As a supporter of the freedom of speech and open dialogue, I am not opposed to Justice in Palestine Week. I despise that the hosting organizations use student fees to fund their events, although I understand that everything is all done in a university-approved fashion. The truly disturbing part of Justice in Palestine week is the one-sidedness of the information presented. The perspective of the material leads to reactions that contribute to a community climate that hinders my ability to carry on with my daily life.
The best way to express my feelings is through a story. Last year I was on the 201 bus heading back from the UTC mall. As I boarded the bus, I saw a middle-aged, overweight woman wearing all black sitting on the bench waiting to board the bus. As I sat down on the bus, she followed me onto the bus and took a seat not far away. The bus pulled away from the stop and what began as a bus ride back to campus turned into something far more memorable. This lady began to shout some of the most disgusting comments about Jews. At first I was confused as to her audience, but I soon realized that I was her target. Amongst other things, I was called a “filthy Jew”, a “baby killer”, a “kike” and I was told to get out of the Middle East before she killed me.
After that lady left the bus at the request of the bus driver, I was left in a state of utter confusion. How did she know that I was (a) Jewish and (b) pro-Israel? I wasn’t wearing a kippah, I wasn’t wearing an Israel shirt, and I don’t look overtly Jewish. And then it hit me. The only way that this lady knew who I am is because she must have been on campus during Justice in Palestine Week and must have seen me trying to portray a contrary opinion to the presented information.
Justice in Palestine Week creates a very uncomfortable environment for pro-Israel students, almost all Jewish students, and other people who feel that their space is being invaded. When walking down Library Walk, it is impossible to overlook the giant wall that is supposed to represent the wall separating Israel proper from the West Bank. Painted on this wall are pictures, short stories, and explanations of the conflict. People swarm around passersby like flies, passing out propaganda to spark sympathy and become a supporter of the cause.

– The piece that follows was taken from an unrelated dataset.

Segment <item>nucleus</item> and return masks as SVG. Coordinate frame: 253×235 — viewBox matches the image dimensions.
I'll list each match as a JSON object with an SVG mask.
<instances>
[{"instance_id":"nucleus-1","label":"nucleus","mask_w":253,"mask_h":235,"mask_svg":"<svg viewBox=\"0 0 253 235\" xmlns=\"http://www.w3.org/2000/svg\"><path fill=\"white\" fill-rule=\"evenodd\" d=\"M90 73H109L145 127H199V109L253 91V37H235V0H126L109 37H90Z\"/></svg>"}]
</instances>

The explanations on the wall discuss many different aspects of the Israel-Palestinian conflict all from the perspective of a Palestinian. I am not against the Palestinian narrative, but I am against the way that it is presented. What exactly does this wall stand for? Physically, as mentioned earlier, it is supposed to demonstrate the barrier between Israel proper and the West Bank. The writings on the wall will lead a person to believe that the wall is erected to keep Palestinians out of Israeli jobs and away from Israeli hospitals, whereas someone else might convey that the wall was built in response to keep out suicide bombers that plagued Israel during the Second Intifada. Emotionally, the wall and the people who put it up will convey that it represents the oppression of the Palestinian people. Other people will say that this wall is the emotional representation of grieving parents who had to bury their children after they were murdered in suicide bomb attacks. The real problem is that this other, pro-Israel perspective is not being represented. When the pro-Israel perspective is silenced, it leads people to believe that this conflict is only one-dimensional: the oppressed versus the oppressors.
When something is boiled down so easily into a right versus wrong situation, it is rather easy to create an environment of hate. This lady I encountered on the bus clearly only received one perspective of this conflict. She clearly only walked by the giant wall and was inundated with one perspective. She probably felt extremely sympathetic to the Palestinian cause, as any person with a heart should, but was misguided by such overtly skewed information that she could not empathize with anything that was not immediately presented to her on a large display. Without a doubt, this hatred I experienced was clearly manifested by the creators of Justice in Palestine Week. I am not the person to judge whether or not the manifestation of this hate was intentional or not; regardless of intention, it exists. And as a collection of student groups put on Justice in Palestine Week, these groups should be held to the principles of our university. Instead of stifling dialogue by providing only one side of a two-sided issue, these groups should provide at least some insight into the other perspective in order to prevent the average person from being filled with hatred.
Steven is a junior in Revelle College majoring in international studies.